Your task is to restate word for word the line containing "genus: Kobus" and each line that follows it in the listing, and only those.

Data records:

※ ※ ※

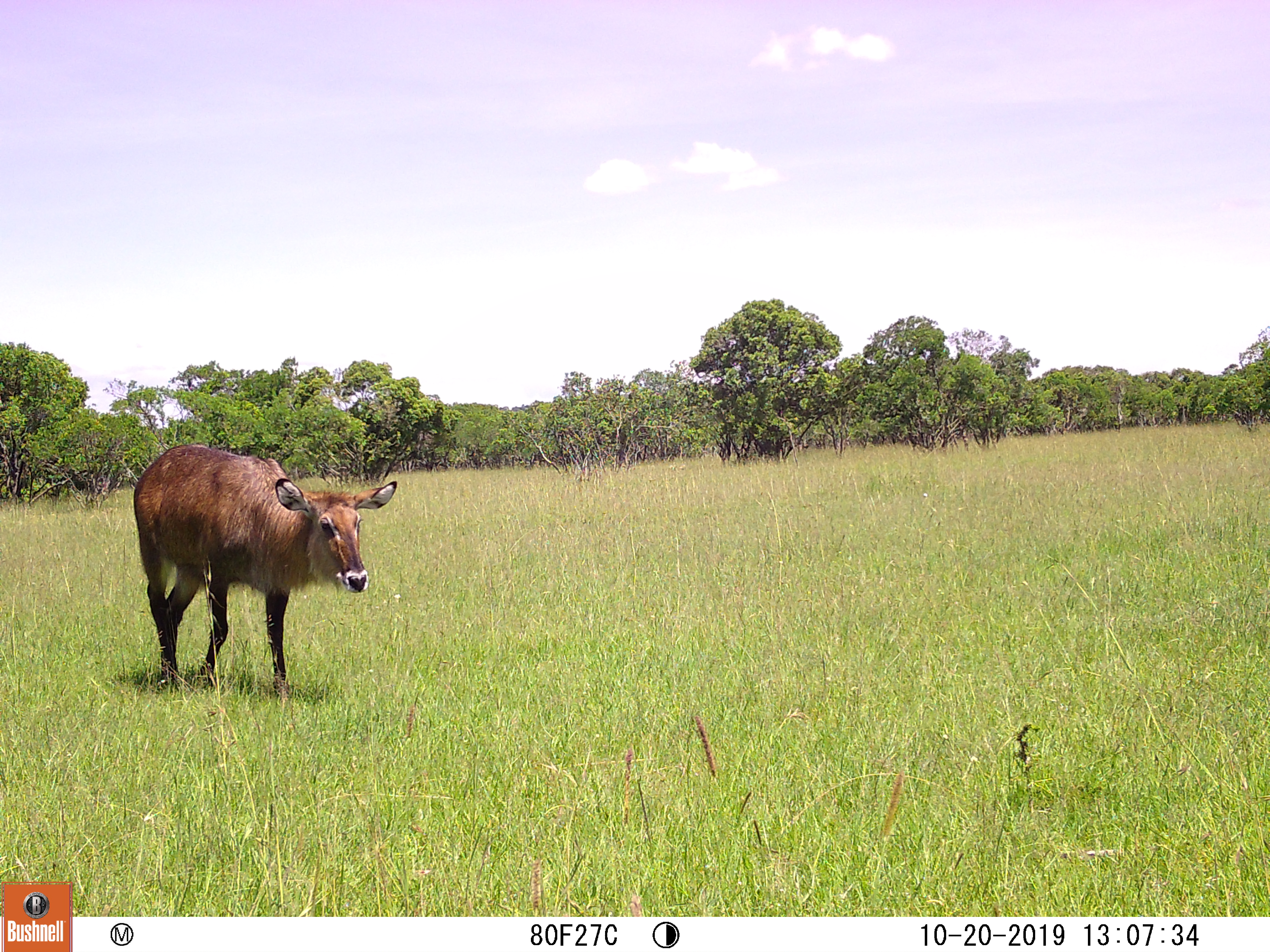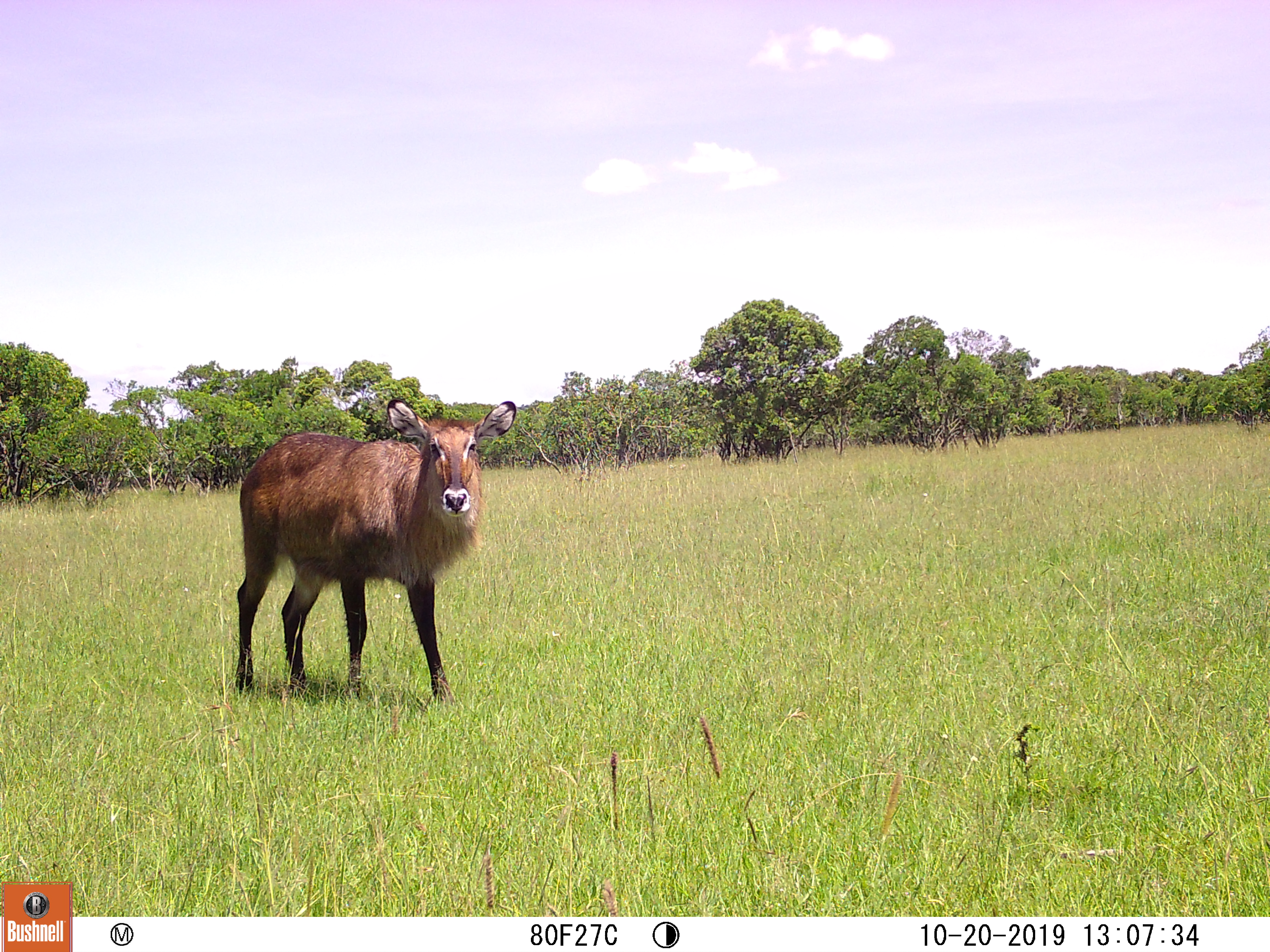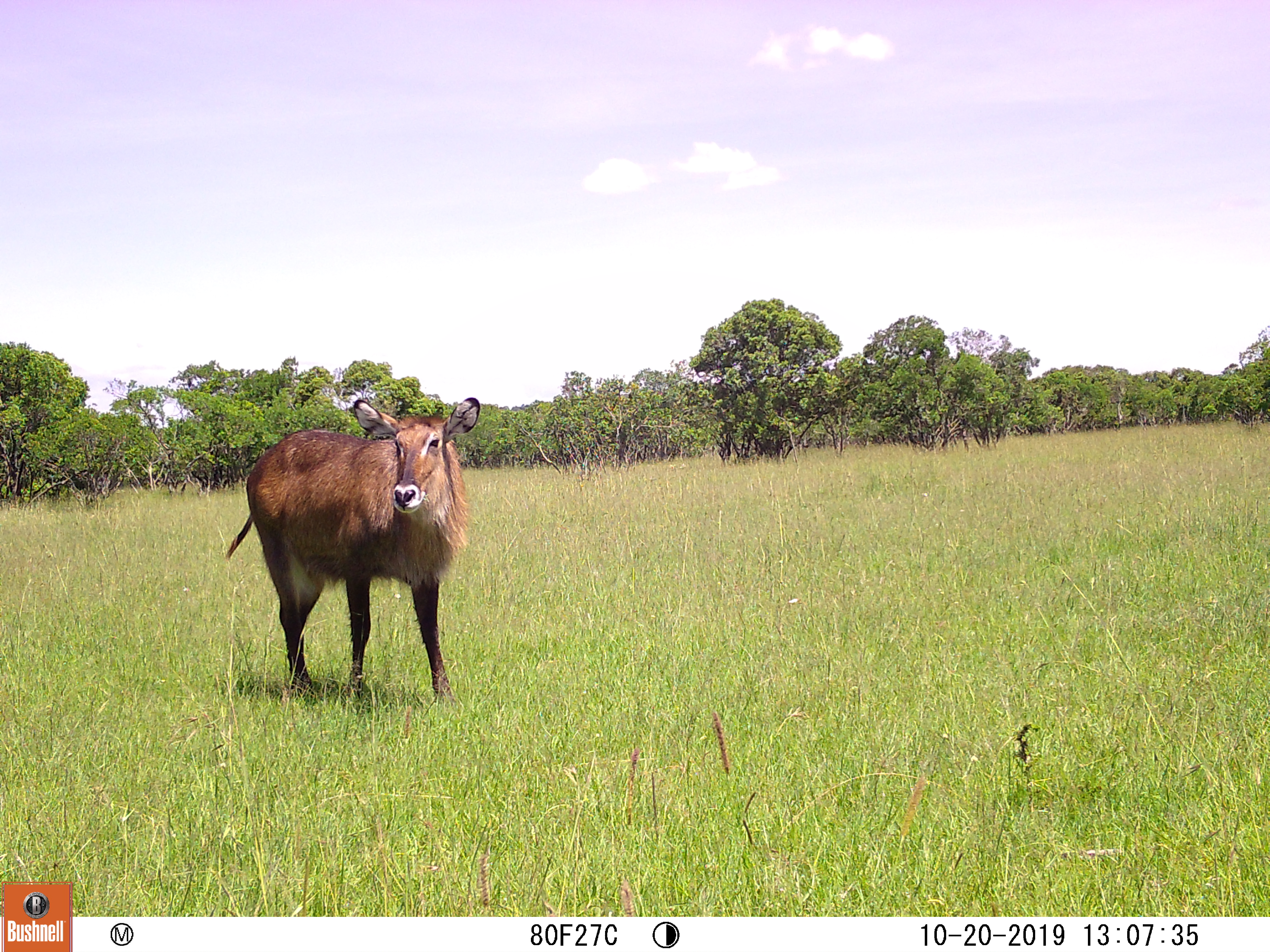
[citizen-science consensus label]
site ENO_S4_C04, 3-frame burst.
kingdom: Animalia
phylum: Chordata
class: Mammalia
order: Artiodactyla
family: Bovidae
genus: Kobus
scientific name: Kobus ellipsiprymnus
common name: waterbuck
Waterbuck (Kobus ellipsiprymnus), count 1. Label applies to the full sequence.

※ ※ ※

Task result:
genus: Kobus
scientific name: Kobus ellipsiprymnus
common name: waterbuck
Waterbuck (Kobus ellipsiprymnus), count 1. Label applies to the full sequence.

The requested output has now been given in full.